Por el contrario, la instalación hegemónica del sistema ha llevado a límites impensados la concentración de poder en manos de quienes creen que la búsqueda del lucro es el motor excluyente de la historia. En ese proceso se ha producido una mutación, que construye un escenario nuevo, tal vez sin antecedentes en la historia de la humanidad.

Es que la hegemonía del capital se ha hecho financiera. Con ello, los apellidos de los acumuladores máximos ya no son asociables a una fábrica de automóviles o a una destilería de petróleo. Son seres semi anónimos, dueños de inversiones dispersas por el mundo, incluyendo allí paraísos fiscales que ni siquiera los gobiernos más poderosos tienen claro cómo encuadrar. Más que nunca y, sobre todo, el dinero hace dinero, no a través de fábricas automóviles o heladeras, sino en un loco y perverso circuito virtual de funcionamiento autónomo, cada hora de cada día de todo el año.

Hasta los analistas de la Academia del mundo central nos informan que el sistema no sólo no está en condiciones de asegurar el bienestar de las mayorías, sino que en lugar del Gran Sueño Americano, crece la exclusión como contracara de la concentración. El número de pobres en el mundo crece sin cesar, aunque se disfrace el hecho divulgando porcentajes, cuya disminución en buena medida tiene que ver con que los pobres se mueren antes que los demás.

Sin embargo –y allí está el matiz sin precedentes– no aparecen los reyes, señores feudales o corporativos contra los cuales luchar.

La crisis es permanente; nos perjudica a la gran mayoría; pero el sistema se perpetúa porque el poder no tiene cabezas visibles contra las que luchar y su influencia se ha diseminado hasta llegar a cada mente, convenciendo nos que hay que seguir bailando el mismo vals, repartiendo algo para la supervivencia de los perdedores y, a la vez, cuidando nuestro patrimonio de los ataques de las hordas desheredadas.

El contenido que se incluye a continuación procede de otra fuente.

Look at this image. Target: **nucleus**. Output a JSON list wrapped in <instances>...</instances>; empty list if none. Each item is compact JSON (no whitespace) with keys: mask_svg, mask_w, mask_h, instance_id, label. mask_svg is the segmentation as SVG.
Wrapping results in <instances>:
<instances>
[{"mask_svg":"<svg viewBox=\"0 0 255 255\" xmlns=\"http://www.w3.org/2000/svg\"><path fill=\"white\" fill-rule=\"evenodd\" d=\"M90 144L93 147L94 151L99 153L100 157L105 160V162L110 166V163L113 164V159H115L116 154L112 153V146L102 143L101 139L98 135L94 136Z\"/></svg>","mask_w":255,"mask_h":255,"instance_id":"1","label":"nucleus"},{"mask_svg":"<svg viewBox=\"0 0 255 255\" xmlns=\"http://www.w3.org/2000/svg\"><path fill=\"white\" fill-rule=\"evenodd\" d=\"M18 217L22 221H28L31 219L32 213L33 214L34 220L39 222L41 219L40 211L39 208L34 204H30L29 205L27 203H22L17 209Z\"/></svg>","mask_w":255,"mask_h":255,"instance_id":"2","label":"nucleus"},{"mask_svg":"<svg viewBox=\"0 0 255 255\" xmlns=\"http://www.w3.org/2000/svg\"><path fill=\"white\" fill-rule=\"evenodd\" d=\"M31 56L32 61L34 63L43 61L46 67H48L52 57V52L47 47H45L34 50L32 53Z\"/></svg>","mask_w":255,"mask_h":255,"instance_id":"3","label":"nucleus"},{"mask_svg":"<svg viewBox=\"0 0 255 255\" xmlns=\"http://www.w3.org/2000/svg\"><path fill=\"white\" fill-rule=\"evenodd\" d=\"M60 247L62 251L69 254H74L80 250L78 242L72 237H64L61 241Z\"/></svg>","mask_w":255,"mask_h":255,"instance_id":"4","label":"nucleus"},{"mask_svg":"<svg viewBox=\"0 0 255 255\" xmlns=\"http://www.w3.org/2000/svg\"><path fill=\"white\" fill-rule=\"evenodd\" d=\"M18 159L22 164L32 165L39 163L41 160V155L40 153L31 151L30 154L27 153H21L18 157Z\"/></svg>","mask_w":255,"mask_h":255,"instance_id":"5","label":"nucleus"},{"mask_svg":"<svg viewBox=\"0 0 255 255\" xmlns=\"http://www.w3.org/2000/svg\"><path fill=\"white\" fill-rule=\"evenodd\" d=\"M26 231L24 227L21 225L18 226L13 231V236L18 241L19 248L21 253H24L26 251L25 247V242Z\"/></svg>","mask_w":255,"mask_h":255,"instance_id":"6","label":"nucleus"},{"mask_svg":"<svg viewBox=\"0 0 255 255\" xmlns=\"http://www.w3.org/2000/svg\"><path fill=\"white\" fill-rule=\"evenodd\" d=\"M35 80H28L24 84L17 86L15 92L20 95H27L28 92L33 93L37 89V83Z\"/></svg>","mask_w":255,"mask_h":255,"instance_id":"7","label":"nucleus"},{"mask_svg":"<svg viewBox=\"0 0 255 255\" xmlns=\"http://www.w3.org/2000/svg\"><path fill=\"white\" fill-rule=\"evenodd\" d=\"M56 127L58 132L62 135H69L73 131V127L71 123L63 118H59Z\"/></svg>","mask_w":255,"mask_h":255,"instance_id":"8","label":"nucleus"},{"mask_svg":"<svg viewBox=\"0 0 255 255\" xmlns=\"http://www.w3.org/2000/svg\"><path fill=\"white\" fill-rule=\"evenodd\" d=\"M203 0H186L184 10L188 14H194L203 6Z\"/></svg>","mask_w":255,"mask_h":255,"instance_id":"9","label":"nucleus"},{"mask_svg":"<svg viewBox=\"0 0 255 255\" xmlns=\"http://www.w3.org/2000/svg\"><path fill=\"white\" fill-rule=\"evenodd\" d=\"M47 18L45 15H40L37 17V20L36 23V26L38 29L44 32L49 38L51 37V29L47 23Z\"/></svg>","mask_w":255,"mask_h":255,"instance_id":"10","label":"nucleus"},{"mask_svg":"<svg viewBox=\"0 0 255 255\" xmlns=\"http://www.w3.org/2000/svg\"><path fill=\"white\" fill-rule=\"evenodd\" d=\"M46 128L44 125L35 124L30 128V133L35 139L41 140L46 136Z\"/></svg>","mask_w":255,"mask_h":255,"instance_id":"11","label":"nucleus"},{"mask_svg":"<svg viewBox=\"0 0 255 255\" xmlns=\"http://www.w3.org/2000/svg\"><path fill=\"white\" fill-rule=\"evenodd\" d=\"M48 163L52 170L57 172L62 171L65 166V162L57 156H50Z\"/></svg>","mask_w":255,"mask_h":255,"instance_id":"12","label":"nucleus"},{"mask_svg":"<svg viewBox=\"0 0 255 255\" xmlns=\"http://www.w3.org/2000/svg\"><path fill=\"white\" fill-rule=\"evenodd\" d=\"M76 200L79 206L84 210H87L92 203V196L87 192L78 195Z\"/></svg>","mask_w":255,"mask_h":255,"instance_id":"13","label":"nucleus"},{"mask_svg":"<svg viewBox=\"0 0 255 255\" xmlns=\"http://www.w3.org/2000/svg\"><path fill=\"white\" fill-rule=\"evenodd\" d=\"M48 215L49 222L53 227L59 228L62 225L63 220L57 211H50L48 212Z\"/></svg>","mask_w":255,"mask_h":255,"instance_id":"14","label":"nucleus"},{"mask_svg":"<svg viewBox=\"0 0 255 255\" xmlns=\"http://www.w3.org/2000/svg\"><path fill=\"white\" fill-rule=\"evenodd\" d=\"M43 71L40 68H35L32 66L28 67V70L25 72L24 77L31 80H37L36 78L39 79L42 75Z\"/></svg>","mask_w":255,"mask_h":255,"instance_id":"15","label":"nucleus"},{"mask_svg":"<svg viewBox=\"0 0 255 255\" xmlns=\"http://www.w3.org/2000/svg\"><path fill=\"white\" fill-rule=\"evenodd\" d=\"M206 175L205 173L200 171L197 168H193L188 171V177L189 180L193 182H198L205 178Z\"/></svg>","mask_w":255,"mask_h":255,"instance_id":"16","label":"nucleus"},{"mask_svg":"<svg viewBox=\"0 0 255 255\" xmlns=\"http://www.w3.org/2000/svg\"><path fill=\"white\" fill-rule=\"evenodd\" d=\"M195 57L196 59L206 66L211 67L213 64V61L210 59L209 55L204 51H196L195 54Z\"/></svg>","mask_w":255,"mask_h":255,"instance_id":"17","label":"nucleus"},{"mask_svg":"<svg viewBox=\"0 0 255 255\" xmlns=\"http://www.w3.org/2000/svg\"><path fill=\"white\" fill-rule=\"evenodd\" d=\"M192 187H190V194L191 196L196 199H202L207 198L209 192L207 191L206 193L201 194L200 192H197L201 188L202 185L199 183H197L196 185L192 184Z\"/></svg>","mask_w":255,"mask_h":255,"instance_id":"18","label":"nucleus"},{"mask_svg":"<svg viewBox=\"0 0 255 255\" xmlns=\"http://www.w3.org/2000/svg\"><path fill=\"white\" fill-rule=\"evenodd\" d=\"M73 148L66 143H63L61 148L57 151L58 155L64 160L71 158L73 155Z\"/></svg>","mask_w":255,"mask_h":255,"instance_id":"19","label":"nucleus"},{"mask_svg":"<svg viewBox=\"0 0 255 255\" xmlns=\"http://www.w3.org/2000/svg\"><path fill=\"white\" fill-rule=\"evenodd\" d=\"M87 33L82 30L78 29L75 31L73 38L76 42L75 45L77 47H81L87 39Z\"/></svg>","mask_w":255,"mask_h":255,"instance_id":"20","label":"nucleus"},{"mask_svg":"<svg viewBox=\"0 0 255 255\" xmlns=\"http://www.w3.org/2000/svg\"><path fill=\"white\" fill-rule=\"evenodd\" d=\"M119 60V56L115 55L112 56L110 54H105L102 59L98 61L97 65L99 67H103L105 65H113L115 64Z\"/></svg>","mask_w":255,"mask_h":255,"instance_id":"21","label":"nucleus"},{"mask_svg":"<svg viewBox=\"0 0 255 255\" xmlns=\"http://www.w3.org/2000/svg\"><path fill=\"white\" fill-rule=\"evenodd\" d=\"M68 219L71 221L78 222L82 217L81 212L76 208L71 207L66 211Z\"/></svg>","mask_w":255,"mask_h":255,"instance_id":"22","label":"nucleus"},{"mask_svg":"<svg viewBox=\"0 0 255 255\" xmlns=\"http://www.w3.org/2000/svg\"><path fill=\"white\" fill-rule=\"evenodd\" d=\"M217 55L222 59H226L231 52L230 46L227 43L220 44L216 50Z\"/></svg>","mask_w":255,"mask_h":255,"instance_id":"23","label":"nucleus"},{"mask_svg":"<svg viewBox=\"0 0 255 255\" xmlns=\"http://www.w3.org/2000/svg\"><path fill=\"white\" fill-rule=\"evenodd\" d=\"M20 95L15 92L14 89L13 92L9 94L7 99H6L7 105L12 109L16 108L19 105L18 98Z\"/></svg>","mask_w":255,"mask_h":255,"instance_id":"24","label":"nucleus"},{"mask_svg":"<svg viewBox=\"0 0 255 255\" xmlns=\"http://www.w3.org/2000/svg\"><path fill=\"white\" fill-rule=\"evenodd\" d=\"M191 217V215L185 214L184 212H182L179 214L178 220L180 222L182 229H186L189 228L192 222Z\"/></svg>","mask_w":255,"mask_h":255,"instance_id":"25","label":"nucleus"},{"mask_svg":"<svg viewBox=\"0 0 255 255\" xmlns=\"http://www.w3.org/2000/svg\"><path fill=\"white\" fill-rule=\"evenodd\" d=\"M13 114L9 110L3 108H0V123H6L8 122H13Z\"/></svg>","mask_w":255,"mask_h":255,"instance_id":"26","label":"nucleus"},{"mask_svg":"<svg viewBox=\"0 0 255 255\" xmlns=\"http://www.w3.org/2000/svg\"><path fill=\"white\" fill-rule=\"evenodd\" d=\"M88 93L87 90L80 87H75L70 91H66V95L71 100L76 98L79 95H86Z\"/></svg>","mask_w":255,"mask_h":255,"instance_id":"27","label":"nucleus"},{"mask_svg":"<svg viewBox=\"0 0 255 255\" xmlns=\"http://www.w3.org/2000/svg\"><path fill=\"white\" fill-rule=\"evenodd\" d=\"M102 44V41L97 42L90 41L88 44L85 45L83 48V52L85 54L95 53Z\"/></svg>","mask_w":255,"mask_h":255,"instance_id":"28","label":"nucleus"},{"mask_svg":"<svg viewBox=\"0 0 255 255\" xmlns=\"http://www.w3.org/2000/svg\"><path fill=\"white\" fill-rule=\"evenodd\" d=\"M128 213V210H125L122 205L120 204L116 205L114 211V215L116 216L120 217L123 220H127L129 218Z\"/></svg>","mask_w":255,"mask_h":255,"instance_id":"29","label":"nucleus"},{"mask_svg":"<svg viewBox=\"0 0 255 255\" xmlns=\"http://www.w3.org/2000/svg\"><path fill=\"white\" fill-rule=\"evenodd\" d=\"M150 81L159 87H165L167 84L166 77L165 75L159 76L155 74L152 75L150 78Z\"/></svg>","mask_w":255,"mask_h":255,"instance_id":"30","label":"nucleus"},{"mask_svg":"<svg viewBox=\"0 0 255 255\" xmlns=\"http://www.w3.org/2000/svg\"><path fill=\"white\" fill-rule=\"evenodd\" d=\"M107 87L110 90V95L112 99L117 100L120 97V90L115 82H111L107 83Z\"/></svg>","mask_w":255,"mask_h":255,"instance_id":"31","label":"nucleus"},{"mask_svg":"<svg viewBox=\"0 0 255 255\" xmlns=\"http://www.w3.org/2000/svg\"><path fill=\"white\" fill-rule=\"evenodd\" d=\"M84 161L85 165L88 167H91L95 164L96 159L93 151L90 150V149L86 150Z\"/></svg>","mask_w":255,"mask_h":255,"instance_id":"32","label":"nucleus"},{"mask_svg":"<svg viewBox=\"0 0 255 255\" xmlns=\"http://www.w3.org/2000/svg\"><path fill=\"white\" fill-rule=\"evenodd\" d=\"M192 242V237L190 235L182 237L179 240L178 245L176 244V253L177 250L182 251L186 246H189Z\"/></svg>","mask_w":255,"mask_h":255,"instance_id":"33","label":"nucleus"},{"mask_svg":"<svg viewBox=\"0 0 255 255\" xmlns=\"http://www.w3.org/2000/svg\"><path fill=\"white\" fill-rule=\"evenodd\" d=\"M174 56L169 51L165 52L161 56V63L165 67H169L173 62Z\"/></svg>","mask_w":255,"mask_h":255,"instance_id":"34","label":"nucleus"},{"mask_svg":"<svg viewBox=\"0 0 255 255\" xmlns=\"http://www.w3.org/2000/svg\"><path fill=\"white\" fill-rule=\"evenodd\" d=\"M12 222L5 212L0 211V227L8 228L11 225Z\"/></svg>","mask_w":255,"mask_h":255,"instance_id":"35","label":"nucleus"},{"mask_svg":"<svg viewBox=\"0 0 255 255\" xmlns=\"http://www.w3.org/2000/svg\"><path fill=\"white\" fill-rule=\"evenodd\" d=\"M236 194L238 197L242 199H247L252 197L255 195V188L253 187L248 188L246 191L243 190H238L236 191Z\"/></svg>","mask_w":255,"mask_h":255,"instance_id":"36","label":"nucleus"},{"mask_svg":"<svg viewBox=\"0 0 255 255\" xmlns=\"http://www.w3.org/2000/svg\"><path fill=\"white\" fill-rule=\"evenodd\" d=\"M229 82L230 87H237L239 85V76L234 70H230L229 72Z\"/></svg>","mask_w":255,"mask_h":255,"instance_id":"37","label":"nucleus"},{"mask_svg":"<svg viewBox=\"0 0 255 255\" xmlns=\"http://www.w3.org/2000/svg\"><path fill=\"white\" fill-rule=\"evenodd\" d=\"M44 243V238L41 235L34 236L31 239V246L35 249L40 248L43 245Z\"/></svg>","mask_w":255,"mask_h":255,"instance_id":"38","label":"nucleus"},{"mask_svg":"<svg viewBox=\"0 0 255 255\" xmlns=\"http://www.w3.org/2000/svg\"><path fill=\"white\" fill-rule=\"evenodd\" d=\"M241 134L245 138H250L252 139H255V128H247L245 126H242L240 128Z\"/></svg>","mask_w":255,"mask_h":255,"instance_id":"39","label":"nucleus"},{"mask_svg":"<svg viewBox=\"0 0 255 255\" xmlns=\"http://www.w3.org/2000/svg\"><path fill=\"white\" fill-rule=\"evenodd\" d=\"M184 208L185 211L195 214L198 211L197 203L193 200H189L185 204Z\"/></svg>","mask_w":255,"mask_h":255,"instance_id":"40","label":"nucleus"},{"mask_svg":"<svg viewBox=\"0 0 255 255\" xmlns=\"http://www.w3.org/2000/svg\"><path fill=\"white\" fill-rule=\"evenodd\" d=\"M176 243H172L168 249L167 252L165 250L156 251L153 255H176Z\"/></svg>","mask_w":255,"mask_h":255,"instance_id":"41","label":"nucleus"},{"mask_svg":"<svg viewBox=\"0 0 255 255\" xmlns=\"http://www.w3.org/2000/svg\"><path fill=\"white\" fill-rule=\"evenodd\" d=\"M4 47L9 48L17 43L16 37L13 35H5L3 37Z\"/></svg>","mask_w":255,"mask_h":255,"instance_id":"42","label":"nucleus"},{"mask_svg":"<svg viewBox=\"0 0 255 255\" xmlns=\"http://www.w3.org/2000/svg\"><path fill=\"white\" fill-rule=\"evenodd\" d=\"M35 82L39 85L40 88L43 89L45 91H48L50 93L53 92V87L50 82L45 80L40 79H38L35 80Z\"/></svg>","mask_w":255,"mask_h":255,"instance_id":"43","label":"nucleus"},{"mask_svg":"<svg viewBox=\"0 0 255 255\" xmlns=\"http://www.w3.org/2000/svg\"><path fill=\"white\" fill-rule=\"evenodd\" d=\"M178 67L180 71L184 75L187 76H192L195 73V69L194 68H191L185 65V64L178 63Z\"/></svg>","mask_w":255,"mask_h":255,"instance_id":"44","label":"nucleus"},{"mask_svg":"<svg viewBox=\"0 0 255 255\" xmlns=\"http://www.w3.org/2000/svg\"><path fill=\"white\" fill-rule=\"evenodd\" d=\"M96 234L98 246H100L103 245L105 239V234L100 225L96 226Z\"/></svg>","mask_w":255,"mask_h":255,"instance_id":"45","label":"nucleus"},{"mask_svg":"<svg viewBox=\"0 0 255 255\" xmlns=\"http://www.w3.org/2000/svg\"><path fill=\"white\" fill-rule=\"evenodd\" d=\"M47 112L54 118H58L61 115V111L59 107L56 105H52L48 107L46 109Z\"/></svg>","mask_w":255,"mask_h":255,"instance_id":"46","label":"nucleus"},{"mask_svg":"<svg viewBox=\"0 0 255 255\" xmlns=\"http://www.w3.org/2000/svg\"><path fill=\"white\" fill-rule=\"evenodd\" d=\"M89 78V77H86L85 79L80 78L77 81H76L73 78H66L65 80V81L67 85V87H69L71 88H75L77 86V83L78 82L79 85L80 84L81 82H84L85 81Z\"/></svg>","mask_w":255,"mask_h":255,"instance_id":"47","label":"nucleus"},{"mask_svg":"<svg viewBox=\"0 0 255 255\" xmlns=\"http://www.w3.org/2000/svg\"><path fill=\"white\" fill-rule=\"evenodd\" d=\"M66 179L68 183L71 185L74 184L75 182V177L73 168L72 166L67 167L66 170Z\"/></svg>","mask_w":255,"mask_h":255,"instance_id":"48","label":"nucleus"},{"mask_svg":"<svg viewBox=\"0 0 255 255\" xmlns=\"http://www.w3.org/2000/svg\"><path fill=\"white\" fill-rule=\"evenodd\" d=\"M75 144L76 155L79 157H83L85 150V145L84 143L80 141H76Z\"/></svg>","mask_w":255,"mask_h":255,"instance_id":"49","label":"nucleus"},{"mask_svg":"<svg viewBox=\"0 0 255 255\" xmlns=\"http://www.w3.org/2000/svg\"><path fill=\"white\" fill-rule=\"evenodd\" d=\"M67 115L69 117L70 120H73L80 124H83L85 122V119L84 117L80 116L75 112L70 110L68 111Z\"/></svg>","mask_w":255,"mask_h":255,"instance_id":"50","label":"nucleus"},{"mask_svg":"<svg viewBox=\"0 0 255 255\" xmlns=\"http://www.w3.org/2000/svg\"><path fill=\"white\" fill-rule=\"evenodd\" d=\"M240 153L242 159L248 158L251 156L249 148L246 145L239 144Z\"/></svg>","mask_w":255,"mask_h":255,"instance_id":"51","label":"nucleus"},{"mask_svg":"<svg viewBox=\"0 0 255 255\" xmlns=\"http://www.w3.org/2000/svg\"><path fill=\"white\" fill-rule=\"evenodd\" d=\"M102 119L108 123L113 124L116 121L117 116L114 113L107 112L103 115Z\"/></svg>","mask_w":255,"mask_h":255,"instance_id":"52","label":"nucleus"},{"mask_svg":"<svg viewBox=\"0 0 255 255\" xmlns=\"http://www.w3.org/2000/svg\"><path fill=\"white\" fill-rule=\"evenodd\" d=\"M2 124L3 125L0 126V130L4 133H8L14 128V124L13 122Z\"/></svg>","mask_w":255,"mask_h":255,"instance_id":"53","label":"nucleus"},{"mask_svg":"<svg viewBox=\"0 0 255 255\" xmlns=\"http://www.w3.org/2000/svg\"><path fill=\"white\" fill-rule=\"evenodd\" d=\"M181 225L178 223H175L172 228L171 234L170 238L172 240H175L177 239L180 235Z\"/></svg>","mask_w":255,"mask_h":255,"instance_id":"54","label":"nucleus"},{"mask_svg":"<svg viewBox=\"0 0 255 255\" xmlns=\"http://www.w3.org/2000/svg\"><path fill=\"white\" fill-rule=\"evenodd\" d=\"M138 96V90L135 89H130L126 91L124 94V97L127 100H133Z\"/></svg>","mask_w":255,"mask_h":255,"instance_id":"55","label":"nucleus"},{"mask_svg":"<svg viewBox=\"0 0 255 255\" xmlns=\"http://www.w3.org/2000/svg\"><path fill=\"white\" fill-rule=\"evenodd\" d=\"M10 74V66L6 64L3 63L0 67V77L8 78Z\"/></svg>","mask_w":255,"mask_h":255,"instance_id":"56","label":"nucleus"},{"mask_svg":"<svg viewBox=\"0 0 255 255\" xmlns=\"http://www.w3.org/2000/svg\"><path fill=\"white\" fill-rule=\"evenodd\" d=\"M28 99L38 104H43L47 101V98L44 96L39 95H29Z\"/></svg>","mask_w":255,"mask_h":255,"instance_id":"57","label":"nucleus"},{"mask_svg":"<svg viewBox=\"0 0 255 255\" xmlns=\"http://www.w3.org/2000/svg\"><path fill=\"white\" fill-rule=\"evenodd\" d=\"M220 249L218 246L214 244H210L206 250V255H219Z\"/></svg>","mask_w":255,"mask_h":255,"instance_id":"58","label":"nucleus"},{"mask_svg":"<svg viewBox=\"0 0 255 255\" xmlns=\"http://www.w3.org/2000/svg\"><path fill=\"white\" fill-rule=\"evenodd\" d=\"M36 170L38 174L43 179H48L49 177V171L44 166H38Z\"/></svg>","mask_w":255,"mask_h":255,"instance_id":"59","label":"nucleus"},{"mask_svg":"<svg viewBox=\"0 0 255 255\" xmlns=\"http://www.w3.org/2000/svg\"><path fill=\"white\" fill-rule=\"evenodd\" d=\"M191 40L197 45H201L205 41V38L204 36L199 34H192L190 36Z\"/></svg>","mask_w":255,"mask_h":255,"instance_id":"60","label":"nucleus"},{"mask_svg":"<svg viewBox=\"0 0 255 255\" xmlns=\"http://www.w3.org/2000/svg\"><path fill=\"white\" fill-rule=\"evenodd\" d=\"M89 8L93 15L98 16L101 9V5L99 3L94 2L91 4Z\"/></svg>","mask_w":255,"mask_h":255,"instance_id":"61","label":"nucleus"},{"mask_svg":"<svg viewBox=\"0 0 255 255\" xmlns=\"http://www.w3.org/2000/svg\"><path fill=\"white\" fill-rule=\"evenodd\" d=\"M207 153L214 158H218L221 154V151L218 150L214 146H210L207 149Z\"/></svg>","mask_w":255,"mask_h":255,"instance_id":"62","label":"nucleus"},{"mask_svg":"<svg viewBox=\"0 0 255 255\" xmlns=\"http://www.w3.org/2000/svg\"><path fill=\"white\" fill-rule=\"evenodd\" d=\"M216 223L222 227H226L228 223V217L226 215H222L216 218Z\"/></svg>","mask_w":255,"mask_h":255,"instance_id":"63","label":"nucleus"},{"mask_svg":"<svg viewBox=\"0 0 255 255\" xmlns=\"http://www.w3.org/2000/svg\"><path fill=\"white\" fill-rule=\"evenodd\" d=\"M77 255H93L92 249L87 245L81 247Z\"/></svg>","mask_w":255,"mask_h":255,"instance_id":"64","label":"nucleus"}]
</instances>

No hay tiempos de ilustración; de ilusiones burguesas o democráticas; hay resignación y construcción de murallas por doquier.  Esto no sólo es inestable, sino que es injusto para los miles de millones de derrotados y también para quienes, dentro de ese universo, queremos algo distinto para nuestras vidas.

Con diversas acepciones y justificaciones, con respaldos públicos de variada naturaleza, han comenzado hace décadas los intentos de pensar el futuro de otro modo y construir su andamiaje. La economía solidaria, la jerarquización de lo local, los llamados desde los problemas ambientales, son facetas que en algún punto han de converger. Pero falta fuerza abarcadora en los conceptos. Muchas veces suena a parche, a retoque menor de aquello que sabemos no funciona.

En LA Argentina, comienza a discutirse –con el estímulo de una posible política oficial sobre el tema– la organización de ámbitos de la producción cooperativos privados, que tengan por función objetiva y concreta la atención de necesidades comunitarias, en términos prioritarios, frente a la búsqueda del lucro. Esto es: más allá de las habituales pujas sobre la distribución del ingreso, plantear en profundidad formas nuevas de generación de los bienes y servicios necesarios, que crezcan en paralelo a lo vigente.

La economía popular –así la llamamos– tiene por delante no sólo un largo camino, sino importantes conflictos conceptuales para diferenciarse del asistencialismo –con el que no debiera confundirse en lo más mínimo– y para instalarse en la propia mente de los actores económicos concretos. Éstos priorizan el lucro o el pedido de subsidio, pero no tienen frente a sí el desafío de asegurar los alimentos o la vivienda o la energía fotovoltaica de una comunidad, como tarea digna que se garantice que será retribuida. Una organización productiva construida desde el pueblo, sin dependencia de corporaciones y al servicio de ese mismo pueblo, es una meta que pocos países tienen en su agenda prioritaria. Ecuador, Bolivia o la convulsionada Venezuela, tienen el tema en variado grado de elaboración. Los dos primeros países tienen la suerte de poder inspirarse en historias propias de las comunidades indígenas, que sus gobiernos las han hecho propias. Ojalá Argentina se sume al espacio, para aprender y para ayudar al mundo a salir de un marasmo insoportable.